The observation beehive will also relocate to the south side of the MUSC Wellness Center off of Bee Street, a fitting new home. According to Smith, the new space provides an opportunity to create a small wildflower field to promote pollination while maintaining MUSC’s Bee Campus USA Certification. 


In addition to producing crops, the farm will continue to sponsor work and learn events; special opportunities to learn in the new spaces; development of a food distribution system, collaborating with the Office of Health Promotion, to expand on community food distribution partnerships with nonprofit organizations in the Tricounty area; as well as food pharmacy programs. 


Former manager, Carmen Kenton, who worked at the farm since its inception, was on hand for the special day. “When I was hired on, I got to see how people had grown to love the Urban Farm – it brought out the best in people, it created friendships and new relationships.
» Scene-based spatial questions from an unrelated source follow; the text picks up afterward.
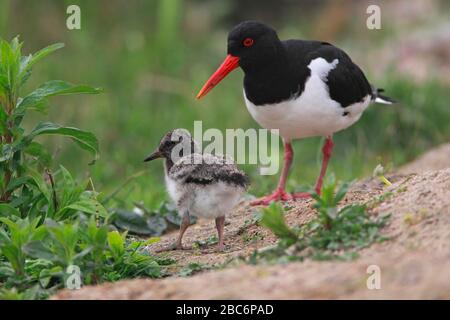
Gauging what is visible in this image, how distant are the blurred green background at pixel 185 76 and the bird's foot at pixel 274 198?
0.69 metres

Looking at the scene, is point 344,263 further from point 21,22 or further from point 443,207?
point 21,22

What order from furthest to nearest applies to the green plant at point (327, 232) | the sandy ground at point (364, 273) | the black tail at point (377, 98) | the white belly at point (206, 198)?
the black tail at point (377, 98), the white belly at point (206, 198), the green plant at point (327, 232), the sandy ground at point (364, 273)

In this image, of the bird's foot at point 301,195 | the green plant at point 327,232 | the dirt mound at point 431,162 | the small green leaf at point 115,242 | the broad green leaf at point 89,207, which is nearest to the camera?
the green plant at point 327,232

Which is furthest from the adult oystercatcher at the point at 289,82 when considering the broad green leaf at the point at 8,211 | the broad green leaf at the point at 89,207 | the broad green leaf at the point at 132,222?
the broad green leaf at the point at 8,211

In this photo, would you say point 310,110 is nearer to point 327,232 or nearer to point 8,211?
point 327,232

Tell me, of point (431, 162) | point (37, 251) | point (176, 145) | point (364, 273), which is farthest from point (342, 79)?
point (37, 251)

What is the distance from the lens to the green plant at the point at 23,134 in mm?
4840

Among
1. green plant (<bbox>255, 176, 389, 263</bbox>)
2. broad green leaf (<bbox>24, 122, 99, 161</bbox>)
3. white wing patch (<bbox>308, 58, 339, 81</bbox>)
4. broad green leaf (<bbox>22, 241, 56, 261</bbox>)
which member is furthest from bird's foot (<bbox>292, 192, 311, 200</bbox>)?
broad green leaf (<bbox>22, 241, 56, 261</bbox>)

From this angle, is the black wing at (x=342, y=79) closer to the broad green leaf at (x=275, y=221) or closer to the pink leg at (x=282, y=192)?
the pink leg at (x=282, y=192)

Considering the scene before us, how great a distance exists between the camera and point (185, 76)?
11.1 meters

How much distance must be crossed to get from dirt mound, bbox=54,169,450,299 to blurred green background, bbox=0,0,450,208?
2.52m

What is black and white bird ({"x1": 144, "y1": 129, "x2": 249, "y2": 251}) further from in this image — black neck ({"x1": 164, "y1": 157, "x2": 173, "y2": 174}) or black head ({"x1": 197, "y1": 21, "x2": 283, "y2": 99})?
black head ({"x1": 197, "y1": 21, "x2": 283, "y2": 99})

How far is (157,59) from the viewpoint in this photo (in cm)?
1083
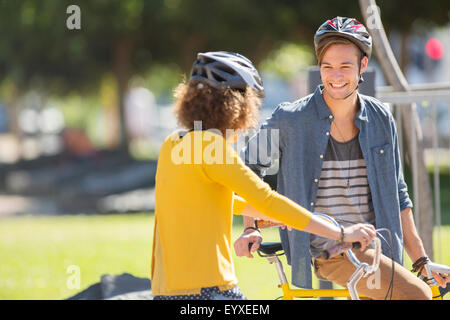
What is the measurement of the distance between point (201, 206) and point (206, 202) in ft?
0.07

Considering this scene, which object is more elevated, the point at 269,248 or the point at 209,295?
the point at 269,248

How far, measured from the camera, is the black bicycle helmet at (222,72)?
278cm

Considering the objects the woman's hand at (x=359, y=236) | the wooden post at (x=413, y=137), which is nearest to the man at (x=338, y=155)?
the woman's hand at (x=359, y=236)

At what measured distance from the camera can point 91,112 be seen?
46500mm

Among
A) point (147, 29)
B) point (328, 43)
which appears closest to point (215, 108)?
point (328, 43)

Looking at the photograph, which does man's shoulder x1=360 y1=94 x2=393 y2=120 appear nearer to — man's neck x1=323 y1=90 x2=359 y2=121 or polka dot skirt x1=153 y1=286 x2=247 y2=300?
man's neck x1=323 y1=90 x2=359 y2=121

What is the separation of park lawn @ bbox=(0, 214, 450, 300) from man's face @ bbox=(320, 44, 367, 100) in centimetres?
242

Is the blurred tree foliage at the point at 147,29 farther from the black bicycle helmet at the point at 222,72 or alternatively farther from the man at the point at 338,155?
the black bicycle helmet at the point at 222,72

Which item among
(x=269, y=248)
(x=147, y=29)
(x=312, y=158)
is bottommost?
(x=269, y=248)

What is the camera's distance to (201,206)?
2.66 metres

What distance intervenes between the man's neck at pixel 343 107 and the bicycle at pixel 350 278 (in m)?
0.68

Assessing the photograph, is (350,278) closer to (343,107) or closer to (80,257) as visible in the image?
(343,107)

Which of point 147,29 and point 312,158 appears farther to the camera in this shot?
point 147,29

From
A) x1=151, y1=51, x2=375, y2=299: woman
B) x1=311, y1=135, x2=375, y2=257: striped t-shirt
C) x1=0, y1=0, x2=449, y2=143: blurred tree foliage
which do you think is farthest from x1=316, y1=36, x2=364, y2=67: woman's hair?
x1=0, y1=0, x2=449, y2=143: blurred tree foliage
It was also a place for therapy and healing. That’s what made the farm what it is today – the people, the amazing staff and volunteers that have supported it for many years.

Yellow flowers with black centers rise against a background of people gathered for a celebration. 
The Urban Farm's flowers add a spark of color to campus along Bee Street.

"In life, we look at things in a linear way – a beginning, middle and end. In horticulture therapy, I learned that things are cyclical and can be looked at as a metamorphosis. Today, I’m excited to hear about the Urban Farm’s metamorphosis. We’re currently in the cocoon stage, but soon a beautiful butterfly will emerge that will truly be bigger and better,” she said.